- What you need to do -
a – Write out the passage on whale clicks between "While all almost" and "join, these conversations.", inclusive.
b – In the passage on whale clicks, what is DareWin working on with a team of engineers?

- Source document -
(begin)

Outsiders, he pointed out, were often behind the biggest advancements in science. “You think of Einstein or Newton,” he said. “They were math guys working regular jobs who set out to prove a crazy idea.”

Here’s the “crazy” part of his idea: DareWin is working with a team of engineers on a small submersible machine capable of recording more information about the coda clicks. Mr. Schnöller and Mr. Buyle believe that sonar artifacts (like images) might be embedded in these vocalizations — that because these animals are already viewing their world through echoes, they may also be able to send these echoed images to one another. They’ll test the theory by capturing these clicks, sending them back to the animals, and seeing if they repeat them. Next, the researchers will create artificial clicks containing three-dimensional sonographic images of things in our world — a tree, a human — and send these as well, prompting, perhaps, a kind of dialogue.

While all almost all cetacean experts agree that the whales’ clicks are a form of communication, most are skeptical, at best, that we will be able to understand, and even join, these conversations.

(end)

- Dataset records -
(begin)

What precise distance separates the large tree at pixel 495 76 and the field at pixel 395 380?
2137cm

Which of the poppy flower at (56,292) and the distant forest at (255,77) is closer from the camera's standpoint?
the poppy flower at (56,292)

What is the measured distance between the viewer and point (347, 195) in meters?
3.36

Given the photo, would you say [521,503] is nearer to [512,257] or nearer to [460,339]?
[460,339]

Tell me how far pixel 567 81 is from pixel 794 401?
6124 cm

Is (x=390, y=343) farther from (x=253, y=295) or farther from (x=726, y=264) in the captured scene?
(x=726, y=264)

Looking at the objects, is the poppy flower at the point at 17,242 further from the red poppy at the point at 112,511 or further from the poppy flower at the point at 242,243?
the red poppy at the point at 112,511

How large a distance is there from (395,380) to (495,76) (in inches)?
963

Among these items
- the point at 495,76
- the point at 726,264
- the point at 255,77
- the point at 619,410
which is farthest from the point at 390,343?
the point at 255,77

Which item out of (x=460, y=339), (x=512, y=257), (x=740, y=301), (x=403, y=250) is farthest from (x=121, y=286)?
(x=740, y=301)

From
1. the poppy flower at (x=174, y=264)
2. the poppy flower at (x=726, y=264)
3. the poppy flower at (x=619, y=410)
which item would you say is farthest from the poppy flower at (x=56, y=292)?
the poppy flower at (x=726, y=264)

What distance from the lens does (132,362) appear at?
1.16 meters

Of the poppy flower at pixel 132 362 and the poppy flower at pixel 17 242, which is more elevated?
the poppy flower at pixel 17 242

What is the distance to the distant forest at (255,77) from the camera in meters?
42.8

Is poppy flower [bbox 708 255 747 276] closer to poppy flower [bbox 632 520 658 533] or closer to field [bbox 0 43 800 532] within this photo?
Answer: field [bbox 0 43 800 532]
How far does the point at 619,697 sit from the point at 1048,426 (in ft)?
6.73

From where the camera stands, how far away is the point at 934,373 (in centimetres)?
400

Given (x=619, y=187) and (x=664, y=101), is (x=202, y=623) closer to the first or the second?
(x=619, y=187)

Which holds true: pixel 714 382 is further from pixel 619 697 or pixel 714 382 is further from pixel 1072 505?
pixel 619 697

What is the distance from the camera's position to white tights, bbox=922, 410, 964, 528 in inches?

(end)

- Answers for this exercise -
a –
While all almost all cetacean experts agree that the whales’ clicks are a form of communication, most are skeptical, at best, that we will be able to understand, and even join, these conversations.

b – A small submersible machine capable of recording more information about the coda clicks.